— Collected data —
++++++++++++++++++++

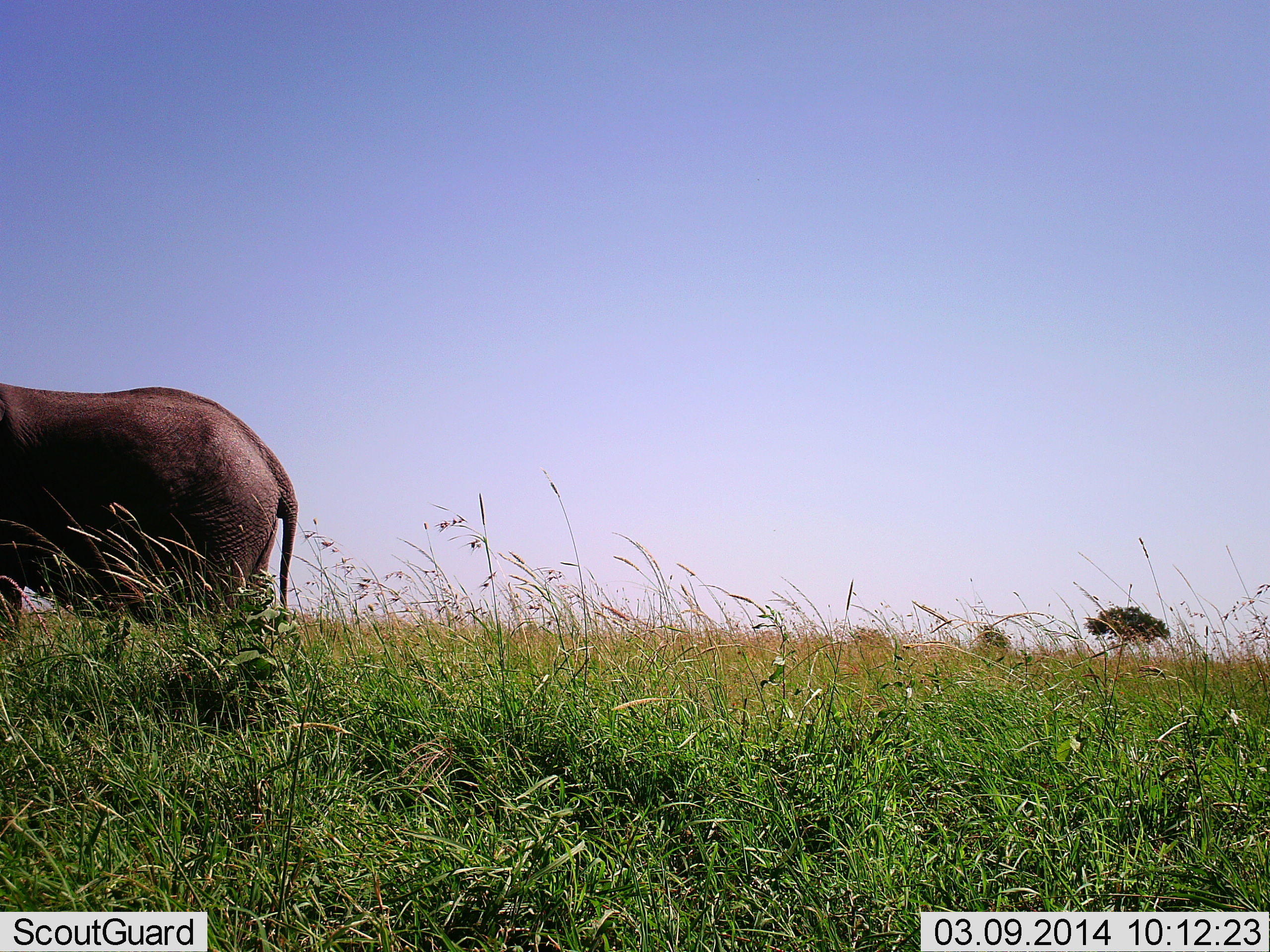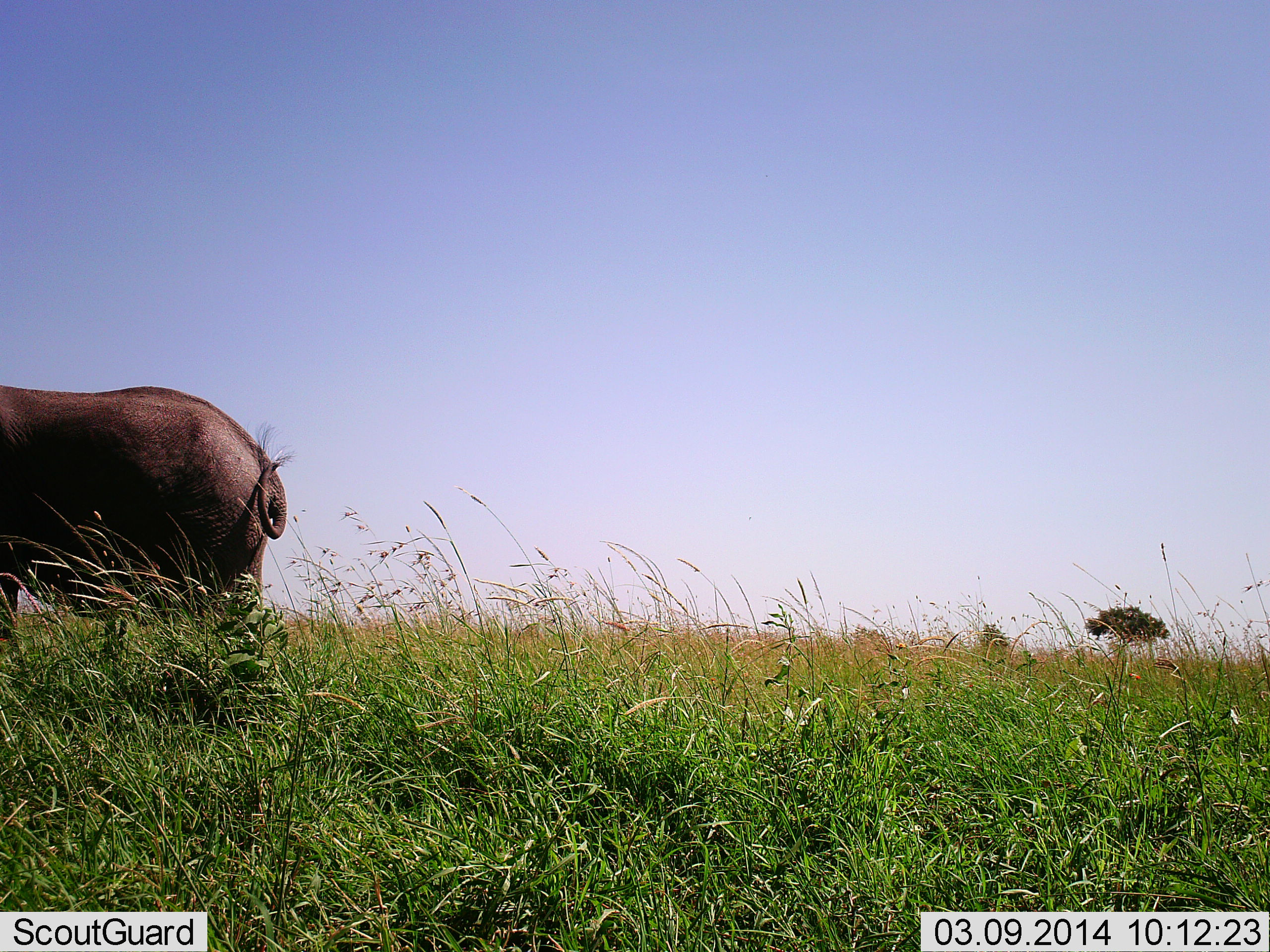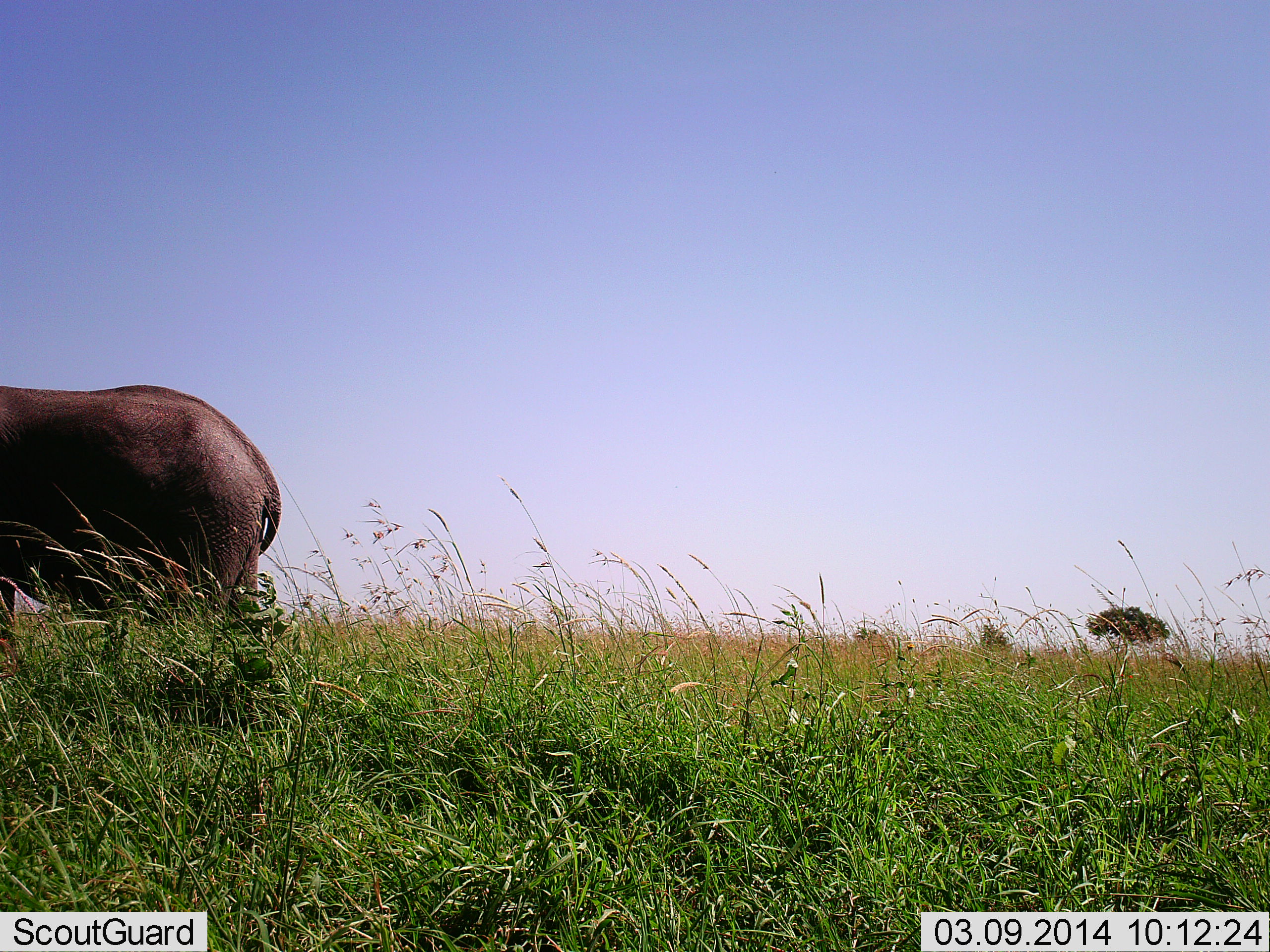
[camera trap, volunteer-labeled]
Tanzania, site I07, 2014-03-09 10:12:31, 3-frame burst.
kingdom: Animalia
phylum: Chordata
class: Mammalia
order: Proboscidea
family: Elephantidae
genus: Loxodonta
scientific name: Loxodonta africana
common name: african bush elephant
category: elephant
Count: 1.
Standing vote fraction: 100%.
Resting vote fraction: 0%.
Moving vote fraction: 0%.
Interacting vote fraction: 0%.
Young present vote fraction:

++++++++++++++++++++

— What to produce —
Could you reproduce every entry exactly, leaving out the pictures?

— Expected answer —
[camera trap, volunteer-labeled]
Tanzania, site I07, 2014-03-09 10:12:31, 3-frame burst.
kingdom: Animalia
phylum: Chordata
class: Mammalia
order: Proboscidea
family: Elephantidae
genus: Loxodonta
scientific name: Loxodonta africana
common name: african bush elephant
category: elephant
Count: 1.
Standing vote fraction: 100%.
Resting vote fraction: 0%.
Moving vote fraction: 0%.
Interacting vote fraction: 0%.
Young present vote fraction:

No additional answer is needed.